TUNICO in turn has grown out of an ongoing cooperative project which goes by the name Vienna Corpus of Arabic Varieties (VICAV). VICAV has been already started several years ago and is being run with a twofold perspective in mind: proceeding from linguistic research questions VICAV has been designed as a forum for collecting, producing and making available digital language resources of a wide range of spoken Arabic varieties. In addition, the project also pursues text technological interests investigating relevant standards, developing tools and workflows. At the heart of the VICAV collection there are so-called language profiles. This type of text consists in concise sketches of spoken linguistic varieties. The intention has been to proceed in a complementary manner to similar endeavours (such as the Encyclopedia of Arabic Language and Literature which is a standard reference work in the field). For the time being, the concept does not foresee the production of detailed grammatical descriptions. The focus is rather put on general information, research histories, relevant literature and sample texts. Another language resource represented in the collection are lists of salient grammatical features. The working group has attempted to identify particular linguistic items that are repeatedly used elsewhere in comparative Arabic investigations and make them comparable in example sentences that are the same across the various linguistic varieties. There are also digital dictionaries, texts, bibliographies, descriptions of relevant workflows and best-practises such as thorough encoding guidelines that can be reused for similar purposes in other projects. VICAV is intended as a cross-disciplinary platform for researchers in the field enabling them to exchange data, to collaborate effectively on new digital resources and to publish their findings, tools and data.

Both projects, TUNICO and VICAV, are joint initiatives of the University of Vienna (Department of Oriental Studies) and the Austrian Academy of Sciences (Institute for Corpus Linguistics and Text Technology). They are typical examples of a new brand of research that understands itself as digital humanities pursuing research with innovative methods and in accordance with new paradigms such as collaborative work, transdisciplinarity and open humanities.

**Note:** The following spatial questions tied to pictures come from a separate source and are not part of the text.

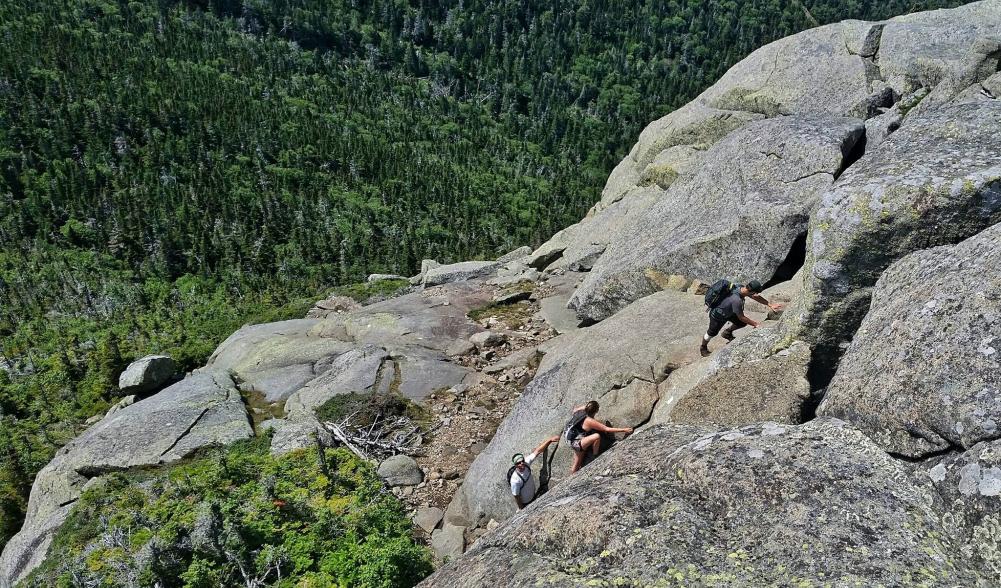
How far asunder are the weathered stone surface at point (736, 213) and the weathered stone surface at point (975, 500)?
34.6 feet

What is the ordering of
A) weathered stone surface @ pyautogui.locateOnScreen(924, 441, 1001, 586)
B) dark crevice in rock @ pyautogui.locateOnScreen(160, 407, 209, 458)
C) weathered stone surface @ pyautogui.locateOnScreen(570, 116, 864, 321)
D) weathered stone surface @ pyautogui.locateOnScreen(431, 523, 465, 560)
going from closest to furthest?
1. weathered stone surface @ pyautogui.locateOnScreen(924, 441, 1001, 586)
2. weathered stone surface @ pyautogui.locateOnScreen(431, 523, 465, 560)
3. weathered stone surface @ pyautogui.locateOnScreen(570, 116, 864, 321)
4. dark crevice in rock @ pyautogui.locateOnScreen(160, 407, 209, 458)

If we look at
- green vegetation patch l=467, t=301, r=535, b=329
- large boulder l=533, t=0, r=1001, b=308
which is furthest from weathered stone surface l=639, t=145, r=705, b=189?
green vegetation patch l=467, t=301, r=535, b=329

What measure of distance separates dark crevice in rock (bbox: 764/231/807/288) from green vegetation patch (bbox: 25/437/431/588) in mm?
11357

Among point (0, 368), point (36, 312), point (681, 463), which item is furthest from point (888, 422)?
point (36, 312)

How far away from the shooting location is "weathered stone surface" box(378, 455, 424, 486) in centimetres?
1562

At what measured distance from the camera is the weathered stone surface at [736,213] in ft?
51.8

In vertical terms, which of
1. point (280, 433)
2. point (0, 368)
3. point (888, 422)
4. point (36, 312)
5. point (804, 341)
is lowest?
point (36, 312)

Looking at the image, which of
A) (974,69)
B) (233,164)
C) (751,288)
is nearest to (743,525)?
(751,288)

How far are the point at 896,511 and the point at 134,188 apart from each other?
339ft

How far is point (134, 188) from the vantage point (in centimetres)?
8856

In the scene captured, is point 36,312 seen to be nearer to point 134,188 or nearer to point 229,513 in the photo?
point 134,188

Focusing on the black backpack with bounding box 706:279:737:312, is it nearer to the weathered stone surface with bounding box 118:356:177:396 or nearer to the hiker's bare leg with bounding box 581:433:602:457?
the hiker's bare leg with bounding box 581:433:602:457

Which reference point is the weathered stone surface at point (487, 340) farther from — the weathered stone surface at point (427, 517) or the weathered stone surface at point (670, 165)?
the weathered stone surface at point (670, 165)

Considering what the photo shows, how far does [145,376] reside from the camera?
2448 cm
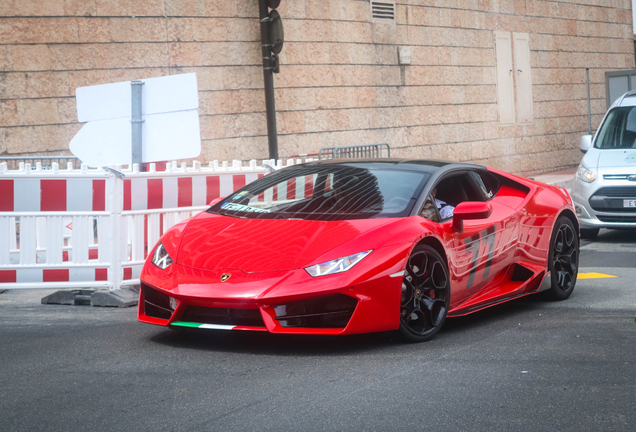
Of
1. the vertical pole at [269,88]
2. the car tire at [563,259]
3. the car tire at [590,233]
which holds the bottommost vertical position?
the car tire at [563,259]

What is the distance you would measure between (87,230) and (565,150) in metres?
18.3

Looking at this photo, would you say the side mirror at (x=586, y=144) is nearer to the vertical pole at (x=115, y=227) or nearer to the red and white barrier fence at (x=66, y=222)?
the red and white barrier fence at (x=66, y=222)

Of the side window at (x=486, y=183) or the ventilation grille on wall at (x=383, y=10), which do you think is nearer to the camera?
the side window at (x=486, y=183)

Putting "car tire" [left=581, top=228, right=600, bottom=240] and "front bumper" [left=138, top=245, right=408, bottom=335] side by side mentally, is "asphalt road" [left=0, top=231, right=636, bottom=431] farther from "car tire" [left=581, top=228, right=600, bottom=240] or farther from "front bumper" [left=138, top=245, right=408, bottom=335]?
"car tire" [left=581, top=228, right=600, bottom=240]

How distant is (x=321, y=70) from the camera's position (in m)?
15.8

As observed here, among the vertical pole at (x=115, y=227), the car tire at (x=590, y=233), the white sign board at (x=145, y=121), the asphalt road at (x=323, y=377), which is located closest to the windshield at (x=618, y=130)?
the car tire at (x=590, y=233)

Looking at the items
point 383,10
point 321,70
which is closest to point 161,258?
point 321,70

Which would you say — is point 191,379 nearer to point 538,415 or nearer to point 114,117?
point 538,415

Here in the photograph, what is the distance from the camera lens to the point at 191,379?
14.0ft

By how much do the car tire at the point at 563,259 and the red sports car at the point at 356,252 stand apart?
0.04 meters

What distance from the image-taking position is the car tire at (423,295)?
499 centimetres

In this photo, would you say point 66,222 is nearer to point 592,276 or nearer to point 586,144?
point 592,276

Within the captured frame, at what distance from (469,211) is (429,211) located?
26 cm

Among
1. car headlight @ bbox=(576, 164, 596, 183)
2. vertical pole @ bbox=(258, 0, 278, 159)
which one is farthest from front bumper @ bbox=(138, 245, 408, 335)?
vertical pole @ bbox=(258, 0, 278, 159)
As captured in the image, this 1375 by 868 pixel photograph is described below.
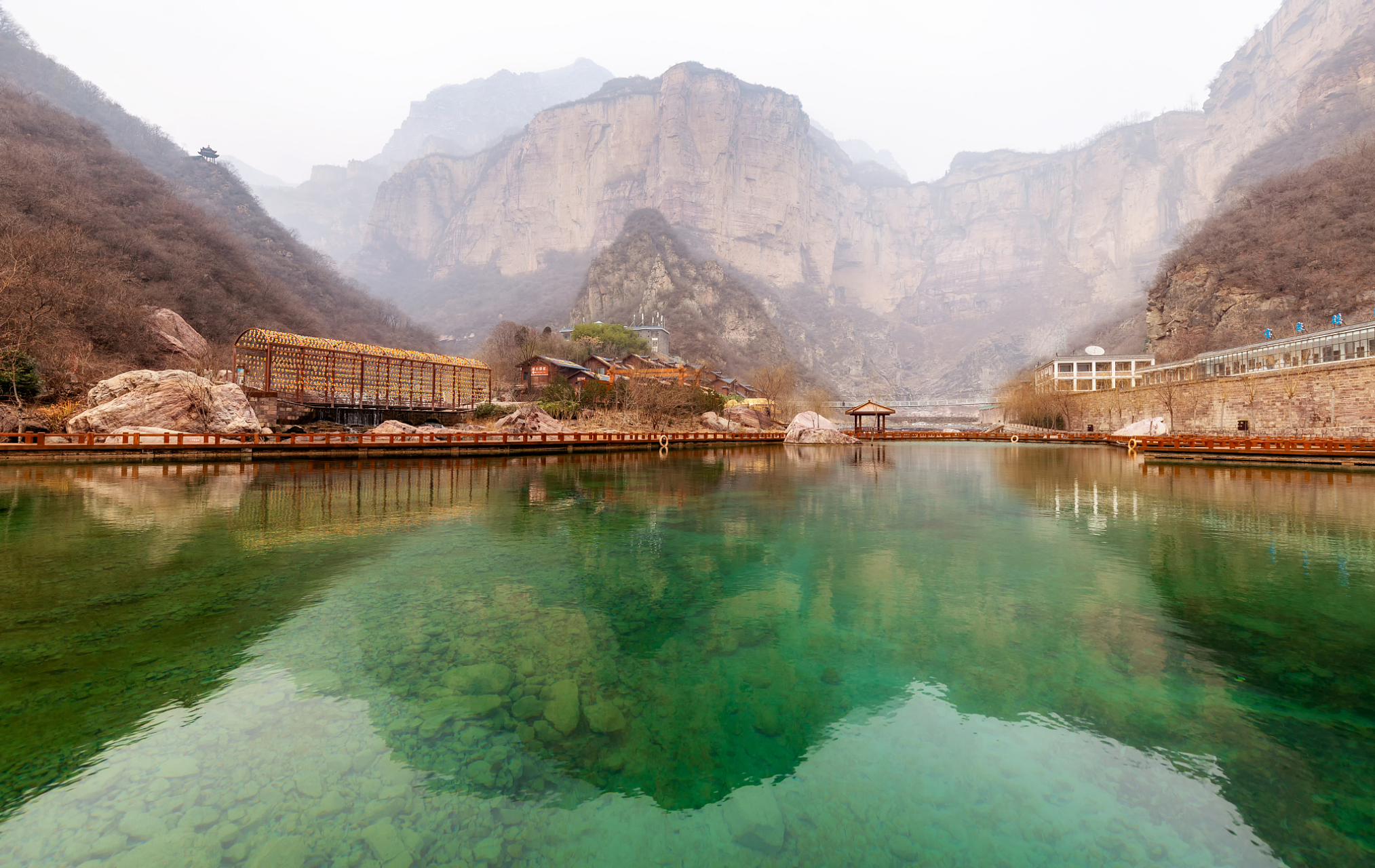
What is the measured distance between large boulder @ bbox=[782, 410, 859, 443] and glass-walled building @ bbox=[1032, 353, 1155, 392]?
43.0 m

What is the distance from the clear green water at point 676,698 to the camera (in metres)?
2.87

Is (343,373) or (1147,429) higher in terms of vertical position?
(343,373)

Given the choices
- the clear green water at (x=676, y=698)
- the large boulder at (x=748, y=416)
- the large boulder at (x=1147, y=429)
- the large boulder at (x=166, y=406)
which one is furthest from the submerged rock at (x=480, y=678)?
the large boulder at (x=1147, y=429)

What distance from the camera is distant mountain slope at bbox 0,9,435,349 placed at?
68188 millimetres

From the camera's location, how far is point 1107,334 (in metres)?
107

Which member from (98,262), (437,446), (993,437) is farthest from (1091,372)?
(98,262)

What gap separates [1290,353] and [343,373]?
62.3m

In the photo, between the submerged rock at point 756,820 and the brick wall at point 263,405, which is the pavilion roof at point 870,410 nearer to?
the brick wall at point 263,405

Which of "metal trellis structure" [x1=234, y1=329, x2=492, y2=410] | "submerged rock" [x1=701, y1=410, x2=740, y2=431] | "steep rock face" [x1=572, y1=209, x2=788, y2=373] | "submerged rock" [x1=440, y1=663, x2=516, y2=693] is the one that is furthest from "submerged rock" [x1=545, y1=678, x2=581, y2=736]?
"steep rock face" [x1=572, y1=209, x2=788, y2=373]

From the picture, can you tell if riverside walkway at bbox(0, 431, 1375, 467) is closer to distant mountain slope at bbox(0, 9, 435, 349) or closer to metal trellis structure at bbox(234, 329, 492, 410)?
metal trellis structure at bbox(234, 329, 492, 410)

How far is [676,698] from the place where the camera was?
4.27 meters

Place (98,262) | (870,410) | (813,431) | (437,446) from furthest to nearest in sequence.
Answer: (813,431) → (870,410) → (98,262) → (437,446)

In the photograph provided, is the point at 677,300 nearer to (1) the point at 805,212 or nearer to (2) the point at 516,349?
(2) the point at 516,349

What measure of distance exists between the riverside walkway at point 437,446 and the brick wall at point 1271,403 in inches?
88.4
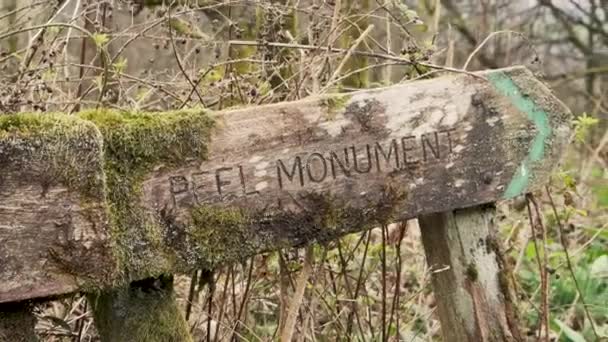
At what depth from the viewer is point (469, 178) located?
7.63ft

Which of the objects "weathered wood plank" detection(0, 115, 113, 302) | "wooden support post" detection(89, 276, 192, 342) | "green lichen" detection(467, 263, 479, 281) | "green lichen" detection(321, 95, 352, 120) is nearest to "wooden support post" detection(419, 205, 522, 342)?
"green lichen" detection(467, 263, 479, 281)

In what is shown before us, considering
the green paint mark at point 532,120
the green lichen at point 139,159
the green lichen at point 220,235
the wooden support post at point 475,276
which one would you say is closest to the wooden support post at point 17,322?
the green lichen at point 139,159

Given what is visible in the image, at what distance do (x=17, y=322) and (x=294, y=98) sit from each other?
1.20 meters

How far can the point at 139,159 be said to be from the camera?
1921 millimetres

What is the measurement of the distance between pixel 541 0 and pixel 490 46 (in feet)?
2.09

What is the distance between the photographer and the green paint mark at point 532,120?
7.75 feet

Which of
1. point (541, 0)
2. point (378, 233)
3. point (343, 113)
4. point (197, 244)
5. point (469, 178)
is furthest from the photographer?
point (541, 0)

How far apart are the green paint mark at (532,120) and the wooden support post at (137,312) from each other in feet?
3.17

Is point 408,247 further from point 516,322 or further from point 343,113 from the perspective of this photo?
point 343,113

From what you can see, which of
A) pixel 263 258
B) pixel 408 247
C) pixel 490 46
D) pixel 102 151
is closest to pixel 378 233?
pixel 408 247

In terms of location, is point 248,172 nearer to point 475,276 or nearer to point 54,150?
point 54,150

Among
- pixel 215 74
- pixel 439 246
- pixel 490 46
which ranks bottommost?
pixel 439 246

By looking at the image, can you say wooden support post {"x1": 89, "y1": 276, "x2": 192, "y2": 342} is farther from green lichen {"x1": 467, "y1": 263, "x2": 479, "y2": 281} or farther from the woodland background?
green lichen {"x1": 467, "y1": 263, "x2": 479, "y2": 281}

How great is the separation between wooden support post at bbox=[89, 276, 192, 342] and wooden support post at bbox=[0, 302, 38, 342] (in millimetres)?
222
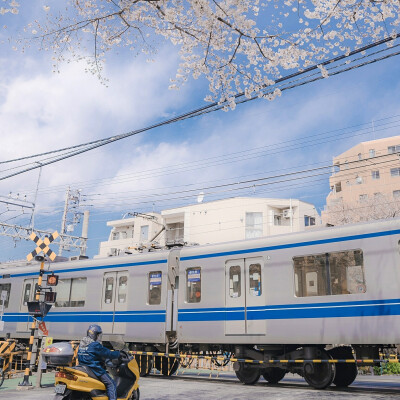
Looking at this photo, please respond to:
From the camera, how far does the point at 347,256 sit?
10086 millimetres

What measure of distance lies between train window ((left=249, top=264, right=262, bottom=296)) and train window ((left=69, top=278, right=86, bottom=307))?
6.16 meters

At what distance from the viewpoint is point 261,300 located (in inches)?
439

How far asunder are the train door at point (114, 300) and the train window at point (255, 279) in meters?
4.29

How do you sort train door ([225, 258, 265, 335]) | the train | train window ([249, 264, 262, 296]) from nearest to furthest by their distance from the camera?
the train → train door ([225, 258, 265, 335]) → train window ([249, 264, 262, 296])

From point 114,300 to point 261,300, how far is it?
5128mm

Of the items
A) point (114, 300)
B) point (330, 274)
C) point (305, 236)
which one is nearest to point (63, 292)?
point (114, 300)

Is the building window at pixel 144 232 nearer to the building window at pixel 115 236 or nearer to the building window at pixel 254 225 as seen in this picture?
the building window at pixel 115 236

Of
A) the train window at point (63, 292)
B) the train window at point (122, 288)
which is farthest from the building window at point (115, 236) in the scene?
the train window at point (122, 288)

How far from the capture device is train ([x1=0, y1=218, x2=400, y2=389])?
378 inches

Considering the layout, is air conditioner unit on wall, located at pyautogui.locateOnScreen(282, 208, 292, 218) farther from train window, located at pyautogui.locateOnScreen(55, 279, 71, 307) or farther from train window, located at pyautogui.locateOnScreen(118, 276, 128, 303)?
train window, located at pyautogui.locateOnScreen(118, 276, 128, 303)

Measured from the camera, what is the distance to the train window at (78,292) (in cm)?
1484

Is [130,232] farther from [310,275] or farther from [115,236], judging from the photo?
[310,275]

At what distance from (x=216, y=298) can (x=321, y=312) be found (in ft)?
9.65

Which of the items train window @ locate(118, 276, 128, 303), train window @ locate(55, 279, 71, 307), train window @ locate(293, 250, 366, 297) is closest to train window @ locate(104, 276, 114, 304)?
train window @ locate(118, 276, 128, 303)
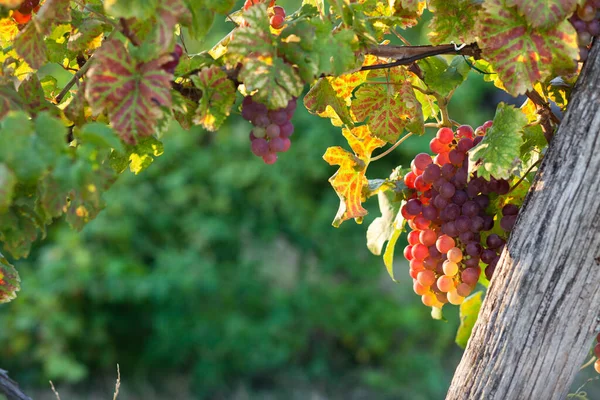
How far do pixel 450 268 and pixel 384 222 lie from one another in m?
0.15

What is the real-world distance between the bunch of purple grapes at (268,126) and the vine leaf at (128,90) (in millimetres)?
136

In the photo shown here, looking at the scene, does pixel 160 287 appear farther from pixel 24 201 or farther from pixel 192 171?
pixel 24 201

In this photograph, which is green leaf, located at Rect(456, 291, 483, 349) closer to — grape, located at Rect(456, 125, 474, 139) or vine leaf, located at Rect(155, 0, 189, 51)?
grape, located at Rect(456, 125, 474, 139)

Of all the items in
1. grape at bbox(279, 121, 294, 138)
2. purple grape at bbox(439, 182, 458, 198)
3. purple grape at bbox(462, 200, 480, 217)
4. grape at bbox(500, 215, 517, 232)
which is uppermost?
grape at bbox(279, 121, 294, 138)

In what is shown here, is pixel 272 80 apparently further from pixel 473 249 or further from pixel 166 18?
pixel 473 249

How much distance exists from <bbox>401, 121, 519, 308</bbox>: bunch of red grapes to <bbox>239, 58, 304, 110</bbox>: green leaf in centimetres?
29

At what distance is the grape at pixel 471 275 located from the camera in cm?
98

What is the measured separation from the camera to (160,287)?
3.46 meters

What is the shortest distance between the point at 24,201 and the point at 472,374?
599 millimetres

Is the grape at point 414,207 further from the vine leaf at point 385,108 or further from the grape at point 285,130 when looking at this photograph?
the grape at point 285,130

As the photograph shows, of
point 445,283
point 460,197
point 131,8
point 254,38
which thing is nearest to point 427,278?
point 445,283

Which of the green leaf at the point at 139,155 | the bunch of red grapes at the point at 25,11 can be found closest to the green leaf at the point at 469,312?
the green leaf at the point at 139,155

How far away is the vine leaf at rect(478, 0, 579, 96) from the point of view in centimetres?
79

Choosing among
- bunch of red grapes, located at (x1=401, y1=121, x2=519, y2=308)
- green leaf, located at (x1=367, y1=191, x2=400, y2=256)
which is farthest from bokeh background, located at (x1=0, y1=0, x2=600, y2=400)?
bunch of red grapes, located at (x1=401, y1=121, x2=519, y2=308)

2. A New Digital Dictionary

In the history of lexicography, dictionaries documenting Arabic dialects are a rather recent phenomenon. While the situation with respect to print dictionaries has improved for many areas, there are almost no digital Arabic dictionaries available so far, let alone dictionaries that come in a digitally reusable form, live up to modern standards or cover varieties other than Modern Standard Arabic. With respect to Tunis, the situation is no different. There exists no comprehensive dictionary of the Arabic dialect of Tunis. Nicolas 1911 can be regarded as a good basis for diachronic research. However, it is – by and large – outdated. Other sources for lexicographic data are the works of Beaussier/Lentin (2006, a fusion of the 1958 edition and the 1959 supplement) which also include data on Tunis, Quéméneur (1961 and 1962) who provided useful lists of lexicographical items and Abdellatif 2010 who produced a quite useful amateur glossary. The eight volume glossary compiled by Marçais/Guîga 1958-61 covering the vocabulary of the village of Takroûna (ca.100 km south-east of Tunis) is still of unmatched value for the documentation of the lexicon of the Arabic vernacular of the Tunis area. However, it reflects mainly rural speech and is based on material from the 1920s.

Our project was designed to create up-to-date and easily accessible lexical information on Tunis Arabic, taking into account historical as well as contemporary data, by compiling a small, micro-diachronic and machine-readable dictionary of the variety. One of the many advantages of such a machine-readable dictionary is that queries in both directions (in our case Tunis Arabic – English/German/ French and vice versa) are possible. All hitherto published dictionaries except the outdated work by Nicolas (1911) are unidirectional Arabic – French.

3. Heterogeneous Sources

One innovative aspect of the project lies in the fact that it is not only drawing on contemporary data taken from a digital corpus. However, it will also incorporate various sources reaching back as far as the 19th century (Stumme 1893/1896a-b). By integrating both corpus data and historical sources, we will create a new language resource, a new dictionary. Technically, the intention has been to keep each bit of information added to the dictionary traceable to its origin, thus allowing coming generations of researchers to interpret the data in accordance with their particular needs.

The basis of the dictionary was laid by data taken from didactic materials that were compiled by participants in the project for university classes. The glossaries of this course of spoken Tunisian Arabic could be easily recycled for the purpose and transformed into digital dictionary entries. In the next phases of the project, this data will be enriched from three main additional sources: the newly created corpus, interviews with first language speakers, and historical publications on the linguistic variety under investigation.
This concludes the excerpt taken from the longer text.